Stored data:
%%
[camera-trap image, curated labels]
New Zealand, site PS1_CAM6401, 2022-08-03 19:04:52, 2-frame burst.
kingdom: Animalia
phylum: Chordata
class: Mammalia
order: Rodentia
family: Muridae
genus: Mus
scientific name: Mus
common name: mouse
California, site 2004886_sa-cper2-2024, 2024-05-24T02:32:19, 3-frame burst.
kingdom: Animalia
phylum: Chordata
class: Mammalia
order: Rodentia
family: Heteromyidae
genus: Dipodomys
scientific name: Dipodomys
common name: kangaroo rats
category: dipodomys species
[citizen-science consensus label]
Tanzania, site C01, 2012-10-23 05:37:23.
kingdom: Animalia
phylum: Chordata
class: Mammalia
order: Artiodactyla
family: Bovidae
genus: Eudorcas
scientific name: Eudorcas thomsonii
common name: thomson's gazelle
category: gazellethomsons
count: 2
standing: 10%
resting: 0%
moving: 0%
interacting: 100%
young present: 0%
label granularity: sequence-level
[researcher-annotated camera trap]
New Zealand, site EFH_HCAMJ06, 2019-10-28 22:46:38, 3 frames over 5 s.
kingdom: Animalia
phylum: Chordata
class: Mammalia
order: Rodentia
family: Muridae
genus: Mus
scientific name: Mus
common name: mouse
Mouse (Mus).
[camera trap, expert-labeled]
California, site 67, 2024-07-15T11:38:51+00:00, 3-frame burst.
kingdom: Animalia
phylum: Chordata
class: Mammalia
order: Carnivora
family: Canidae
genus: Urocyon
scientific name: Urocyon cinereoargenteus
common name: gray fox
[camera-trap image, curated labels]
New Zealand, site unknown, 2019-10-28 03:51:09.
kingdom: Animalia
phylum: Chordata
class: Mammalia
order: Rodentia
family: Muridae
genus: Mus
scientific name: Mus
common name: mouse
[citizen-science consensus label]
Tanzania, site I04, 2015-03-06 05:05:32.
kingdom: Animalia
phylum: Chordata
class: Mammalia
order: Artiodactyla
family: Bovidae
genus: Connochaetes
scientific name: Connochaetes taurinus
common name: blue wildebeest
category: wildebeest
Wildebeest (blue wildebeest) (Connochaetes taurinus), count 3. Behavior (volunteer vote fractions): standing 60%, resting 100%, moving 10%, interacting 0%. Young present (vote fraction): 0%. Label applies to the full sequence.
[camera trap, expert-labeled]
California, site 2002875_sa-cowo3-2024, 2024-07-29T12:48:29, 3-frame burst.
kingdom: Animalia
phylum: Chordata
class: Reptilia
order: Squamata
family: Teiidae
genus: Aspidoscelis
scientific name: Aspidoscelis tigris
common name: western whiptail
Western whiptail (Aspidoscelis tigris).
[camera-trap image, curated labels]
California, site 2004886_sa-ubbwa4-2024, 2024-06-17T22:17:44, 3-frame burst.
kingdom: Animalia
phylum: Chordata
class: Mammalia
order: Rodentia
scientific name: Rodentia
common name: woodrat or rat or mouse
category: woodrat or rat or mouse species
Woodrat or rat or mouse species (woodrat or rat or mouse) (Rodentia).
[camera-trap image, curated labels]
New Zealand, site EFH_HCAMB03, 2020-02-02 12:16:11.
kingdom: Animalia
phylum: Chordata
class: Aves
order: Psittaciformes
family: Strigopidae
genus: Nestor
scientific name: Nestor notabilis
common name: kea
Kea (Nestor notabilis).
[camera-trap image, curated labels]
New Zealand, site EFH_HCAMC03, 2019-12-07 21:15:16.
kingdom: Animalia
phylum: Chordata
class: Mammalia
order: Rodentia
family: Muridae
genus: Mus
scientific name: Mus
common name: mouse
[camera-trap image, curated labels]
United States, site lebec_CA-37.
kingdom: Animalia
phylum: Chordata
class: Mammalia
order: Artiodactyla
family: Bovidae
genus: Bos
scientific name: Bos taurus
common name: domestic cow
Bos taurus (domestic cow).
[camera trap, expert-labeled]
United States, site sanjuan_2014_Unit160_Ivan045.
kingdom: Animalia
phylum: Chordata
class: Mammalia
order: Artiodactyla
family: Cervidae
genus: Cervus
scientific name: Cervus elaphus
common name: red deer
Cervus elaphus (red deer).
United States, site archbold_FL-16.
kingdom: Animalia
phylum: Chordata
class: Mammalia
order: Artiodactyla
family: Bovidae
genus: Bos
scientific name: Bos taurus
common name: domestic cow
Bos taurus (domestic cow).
%%
Requirement: Go through the data and copy each line exactly as it reads.

Exercise output:
[camera-trap image, curated labels]
New Zealand, site PS1_CAM6401, 2022-08-03 19:04:52, 2-frame burst.
kingdom: Animalia
phylum: Chordata
class: Mammalia
order: Rodentia
family: Muridae
genus: Mus
scientific name: Mus
common name: mouse
California, site 2004886_sa-cper2-2024, 2024-05-24T02:32:19, 3-frame burst.
kingdom: Animalia
phylum: Chordata
class: Mammalia
order: Rodentia
family: Heteromyidae
genus: Dipodomys
scientific name: Dipodomys
common name: kangaroo rats
category: dipodomys species
[citizen-science consensus label]
Tanzania, site C01, 2012-10-23 05:37:23.
kingdom: Animalia
phylum: Chordata
class: Mammalia
order: Artiodactyla
family: Bovidae
genus: Eudorcas
scientific name: Eudorcas thomsonii
common name: thomson's gazelle
category: gazellethomsons
count: 2
standing: 10%
resting: 0%
moving: 0%
interacting: 100%
young present: 0%
label granularity: sequence-level
[researcher-annotated camera trap]
New Zealand, site EFH_HCAMJ06, 2019-10-28 22:46:38, 3 frames over 5 s.
kingdom: Animalia
phylum: Chordata
class: Mammalia
order: Rodentia
family: Muridae
genus: Mus
scientific name: Mus
common name: mouse
Mouse (Mus).
[camera trap, expert-labeled]
California, site 67, 2024-07-15T11:38:51+00:00, 3-frame burst.
kingdom: Animalia
phylum: Chordata
class: Mammalia
order: Carnivora
family: Canidae
genus: Urocyon
scientific name: Urocyon cinereoargenteus
common name: gray fox
[camera-trap image, curated labels]
New Zealand, site unknown, 2019-10-28 03:51:09.
kingdom: Animalia
phylum: Chordata
class: Mammalia
order: Rodentia
family: Muridae
genus: Mus
scientific name: Mus
common name: mouse
[citizen-science consensus label]
Tanzania, site I04, 2015-03-06 05:05:32.
kingdom: Animalia
phylum: Chordata
class: Mammalia
order: Artiodactyla
family: Bovidae
genus: Connochaetes
scientific name: Connochaetes taurinus
common name: blue wildebeest
category: wildebeest
Wildebeest (blue wildebeest) (Connochaetes taurinus), count 3. Behavior (volunteer vote fractions): standing 60%, resting 100%, moving 10%, interacting 0%. Young present (vote fraction): 0%. Label applies to the full sequence.
[camera trap, expert-labeled]
California, site 2002875_sa-cowo3-2024, 2024-07-29T12:48:29, 3-frame burst.
kingdom: Animalia
phylum: Chordata
class: Reptilia
order: Squamata
family: Teiidae
genus: Aspidoscelis
scientific name: Aspidoscelis tigris
common name: western whiptail
Western whiptail (Aspidoscelis tigris).
[camera-trap image, curated labels]
California, site 2004886_sa-ubbwa4-2024, 2024-06-17T22:17:44, 3-frame burst.
kingdom: Animalia
phylum: Chordata
class: Mammalia
order: Rodentia
scientific name: Rodentia
common name: woodrat or rat or mouse
category: woodrat or rat or mouse species
Woodrat or rat or mouse species (woodrat or rat or mouse) (Rodentia).
[camera-trap image, curated labels]
New Zealand, site EFH_HCAMB03, 2020-02-02 12:16:11.
kingdom: Animalia
phylum: Chordata
class: Aves
order: Psittaciformes
family: Strigopidae
genus: Nestor
scientific name: Nestor notabilis
common name: kea
Kea (Nestor notabilis).
[camera-trap image, curated labels]
New Zealand, site EFH_HCAMC03, 2019-12-07 21:15:16.
kingdom: Animalia
phylum: Chordata
class: Mammalia
order: Rodentia
family: Muridae
genus: Mus
scientific name: Mus
common name: mouse
[camera-trap image, curated labels]
United States, site lebec_CA-37.
kingdom: Animalia
phylum: Chordata
class: Mammalia
order: Artiodactyla
family: Bovidae
genus: Bos
scientific name: Bos taurus
common name: domestic cow
Bos taurus (domestic cow).
[camera trap, expert-labeled]
United States, site sanjuan_2014_Unit160_Ivan045.
kingdom: Animalia
phylum: Chordata
class: Mammalia
order: Artiodactyla
family: Cervidae
genus: Cervus
scientific name: Cervus elaphus
common name: red deer
Cervus elaphus (red deer).
United States, site archbold_FL-16.
kingdom: Animalia
phylum: Chordata
class: Mammalia
order: Artiodactyla
family: Bovidae
genus: Bos
scientific name: Bos taurus
common name: domestic cow
Bos taurus (domestic cow).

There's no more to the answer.